PROBLEM DETAILS: Copy out the following lines word for word, leaving out the pictures.

--- Begin ---

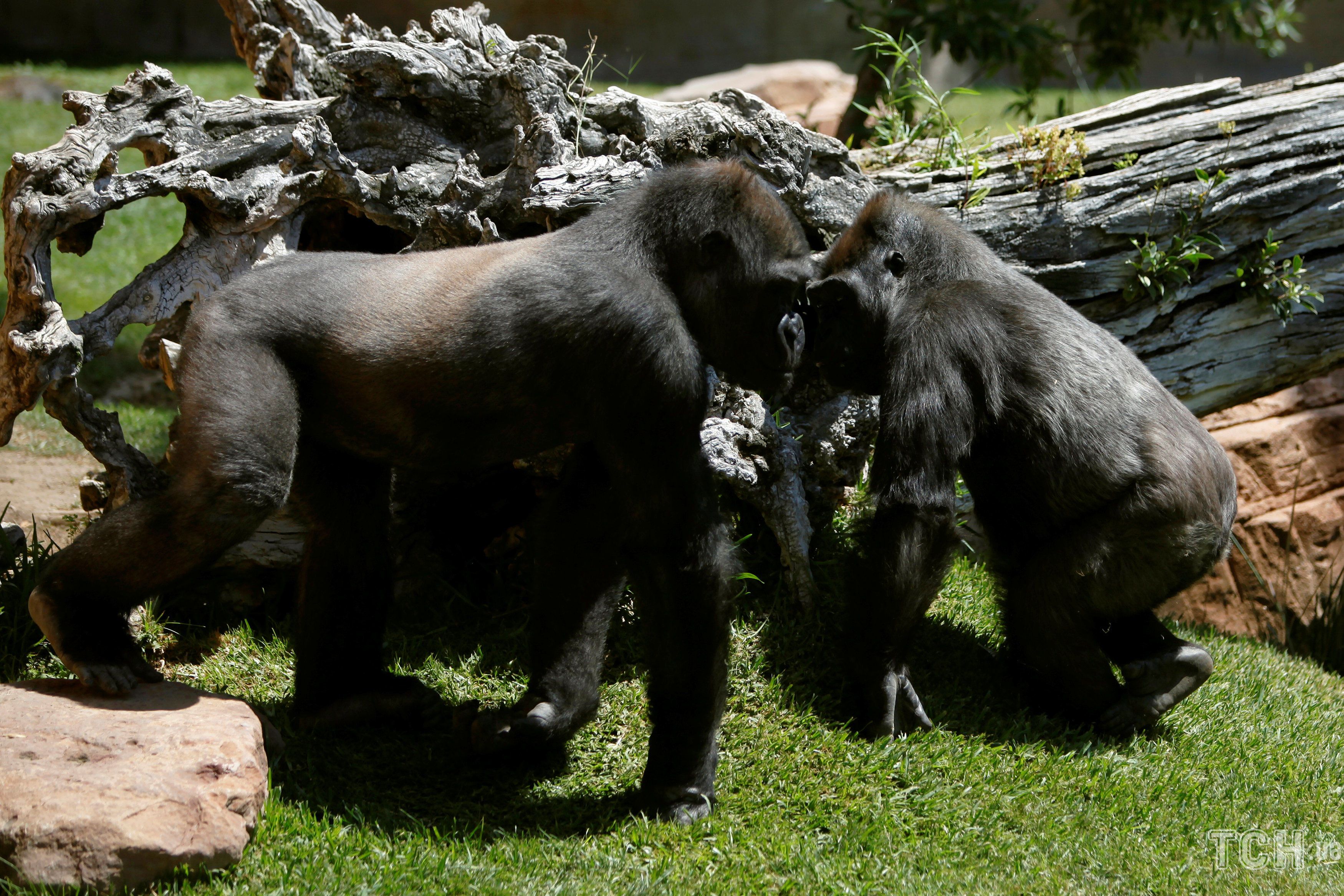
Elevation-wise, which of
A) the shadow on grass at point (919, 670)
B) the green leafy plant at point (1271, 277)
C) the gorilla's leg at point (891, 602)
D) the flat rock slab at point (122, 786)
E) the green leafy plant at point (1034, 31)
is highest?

--- End ---

SOLUTION FOR THIS TASK:
Elevation-wise, which of
A) the shadow on grass at point (919, 670)
B) the green leafy plant at point (1271, 277)
C) the gorilla's leg at point (891, 602)
D) the flat rock slab at point (122, 786)
E) the green leafy plant at point (1034, 31)
is highest?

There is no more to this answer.